# Yapılacak İş:
Verilen metne göre Ölüm Bizi Ayırana Dek romanının orijinal adı nedir?

Ancak bu filmi izleyişim Kezban'ın sitayişle bahsetmesinden hemen sonra gerçekleşti.
O akşam izlemeye karar verdim.

Daha ilk dakikalarda ağlamaya başladım.
Bu doğu filmlerinde yoksul çocukların saflığı..
Allah'ım insanın içi parçalanıyor.
Yediğinden, içtiğinden, kutularda bekleyen giymeye fırsat bulunmayan ayakkabılardan utanıyor insan.

Ali'nin, kız kardeşinin onarılan ayakkabısını ayakkabıcıdan aldıktan hemen sonra kaybetmesiyle açılıyor film.
Bir çift ayakkabının içinizi bu kadar acıtmasına inanamayacaksınız.
İzleyin.
Hatta etrafta hayatından şikayet eden ergenler varsa onlara da zorla izletin!!

8 Ekim 2015 Perşembe

Ölüm Bizi Ayırana Dek

Kitap çekilişimiz devam ededursun ben size okuduğum güzel romanların birinden bahsedeyim.


Barbara J. Zitwer imzalı Nemesis Kitaptan çıkan romanımızın  orijinal adı bu değil aslında.
Bizde Ölüm Bizi Ayırana Dek, diye basmayı uygun görmüşler, ki haklı olabilirler ancak kitabın orijinal adı The J. M. Barrie Ladies' Swimming Society.

# Veri İçeriği:
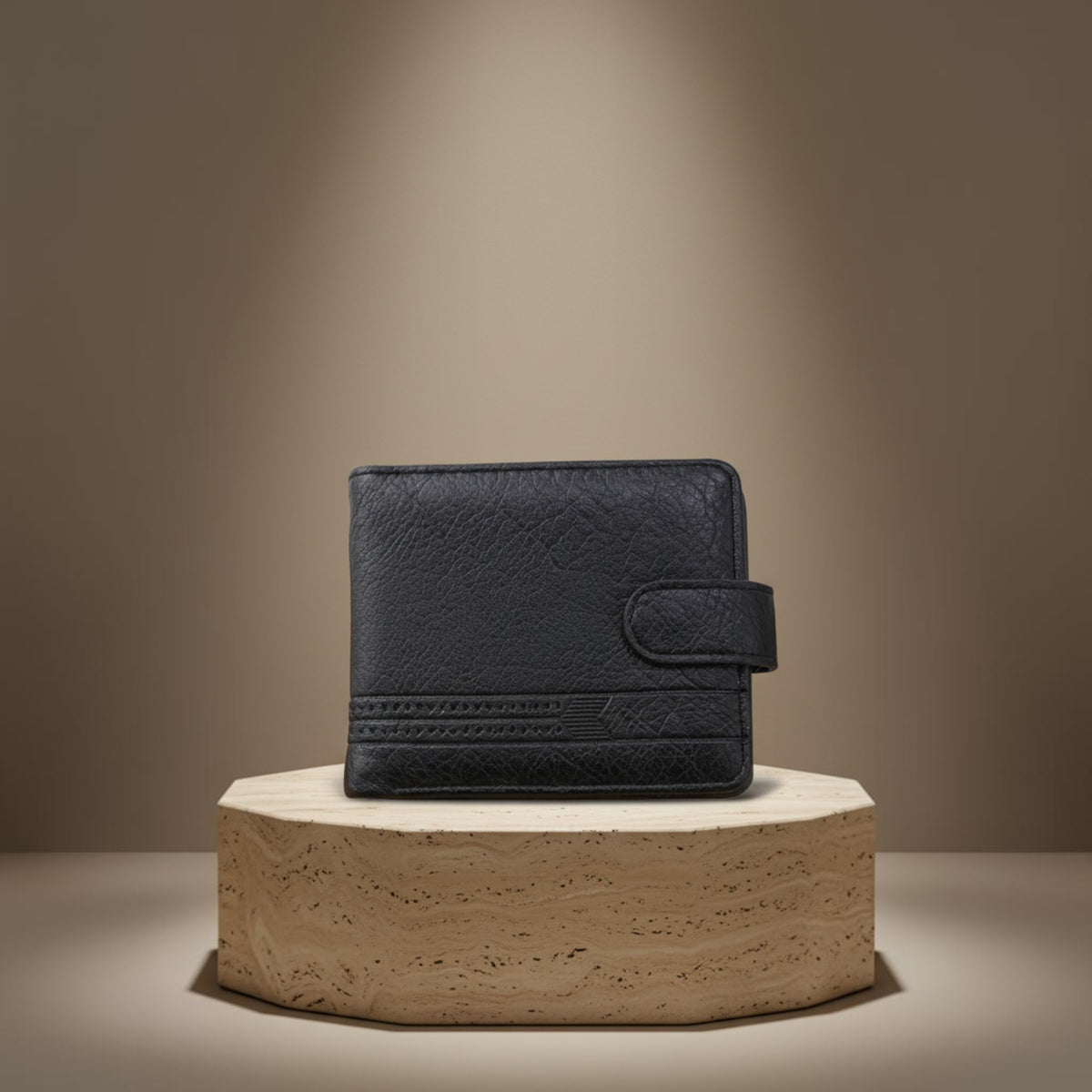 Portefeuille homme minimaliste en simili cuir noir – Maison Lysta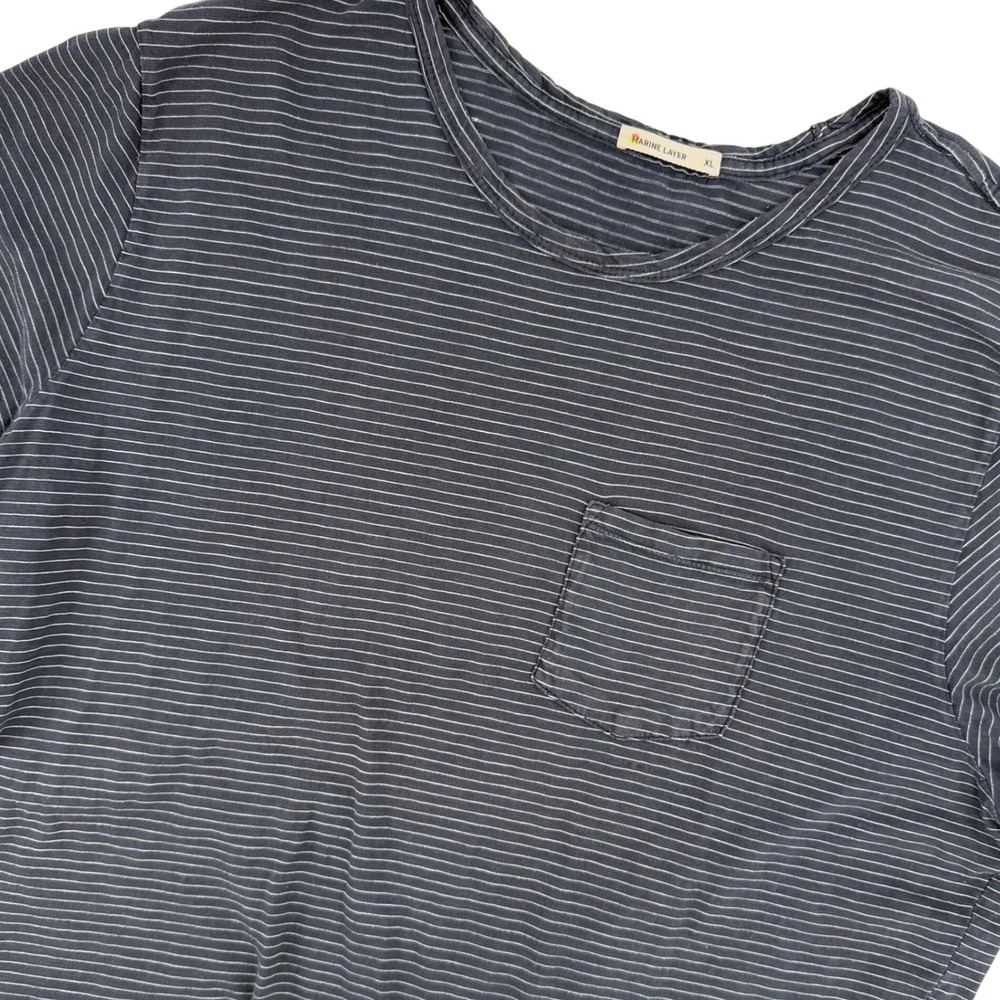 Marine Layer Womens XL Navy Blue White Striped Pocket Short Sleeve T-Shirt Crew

# Yazılı Çözüm:
The J. M. Barrie Ladies' Swimming Society.